CD40L blockade shows promise for RA
medwireNews: Findings from a proof-of-concept study provide preliminary evidence that the CD40 ligand (CD40L) binding agent VIB4920 may be a promising treatment option for rheumatoid arthritis (RA).
“The centrality of the CD40 pathway in humoral immunity has long made it an attractive target for the treatment of autoimmune diseases and transplant rejection,” but previous investigations with monoclonal antibodies (mAbs) targeting the ligand “were halted because of thromboembolic events observed in the clinical trials,” explain Jodi Karnell (Viela Bio, Gaithersburg, Maryland, USA) and co-investigators.
They add that VIB4920 blocks the CD40 binding site on CD40L, thereby inhibiting ligand–receptor binding and representing “an approach to suppress CD40L-mediated signaling events with a non-mAb scaffold protein.”
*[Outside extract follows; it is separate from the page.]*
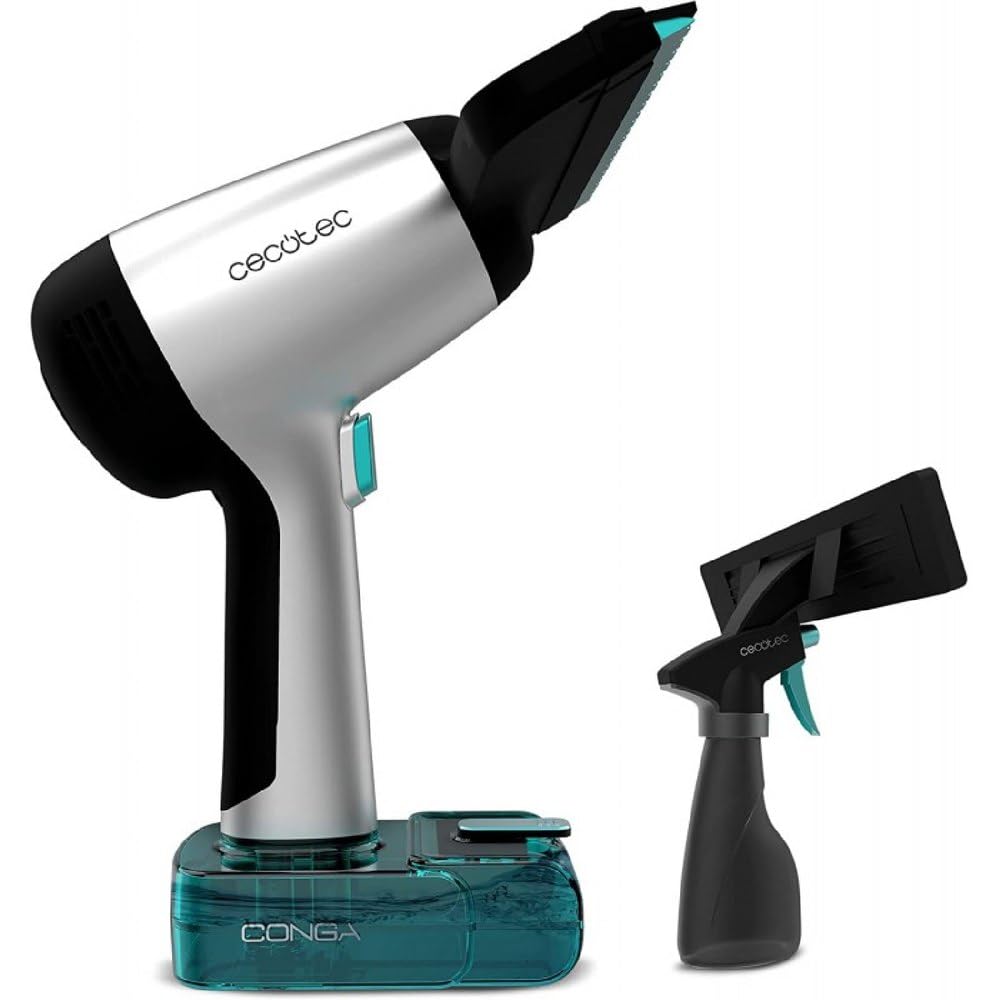 Cecotec Conga Rockstar 3700 Glass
As reported in Science Translational Medicine, the researchers demonstrated that VIB4920 inhibited CD40-dependent signaling events in primary human B cells, including proliferation and plasma cell differentiation. They then carried out a phase I study in 56 healthy volunteers, showing that the compound resulted in dose-dependent suppression of antigen-specific immunoglobulin G after priming and boosting with KLH, a T-dependent antigen.
Following these findings, the compound progressed into a phase Ib trial involving 57 patients with RA and moderate-to-severe disease activity (DAS28-CRP score ≥3.2 at screening with four or more swollen and four tender joints at screening and randomization) who were randomly assigned to receive one of four doses of intravenous VIB4920 (1500, 1000, 500, or 75 mg) or placebo every other week for 12 weeks. Participants received methotrexate throughout the study, and those with methotrexate intolerance were given another conventional DMARD.
Karnell and team demonstrated that VIB4920 treatment resulted in dose-dependent reductions in DAS28-CRP, with adjusted mean decreases from baseline to week 12 of 2.3, 2.2, and 1.2 points in the 1500 mg, 1000 mg, and 500 mg groups, respectively. Conversely, patients given the 75 mg dose had an adjusted mean increase in DAS28-CRP score of 0.1 points, while those in the placebo group experienced a 0.1-point reduction.
The researchers say that the reduction in disease activity relative to placebo over 12 weeks was “clinically and statistically meaningful” for participants receiving the two highest doses of VIB4920, with adjusted mean differences versus placebo of 1.4 and 1.2 points for the 1500 mg and 1000 mg groups, respectively.
Moreover, 75% of patients in the 1500 mg group and 50% of those in the 1000 mg group achieved remission or low disease activity (DAS28-CRP ≤3.2) by the 12-week follow-up, while a respective 30%, 0%, and 13% of participants in the 500 mg, 75 mg, and placebo groups achieved this endpoint.
The investigators report that VIB4920 had “a good overall safety profile” in both the phase I and Ib studies, with “a balanced distribution of treatment-emergent adverse events” between the VIB4920 and placebo groups. No platelet or coagulation abnormalities were observed, and administration of the compound was not associated with an increased risk for infection.
“Together, these data demonstrate the potential of VIB4920 to significantly affect autoimmune disease and humoral immune activation and to support further evaluation of this molecule in inflammatory conditions,” the team concludes.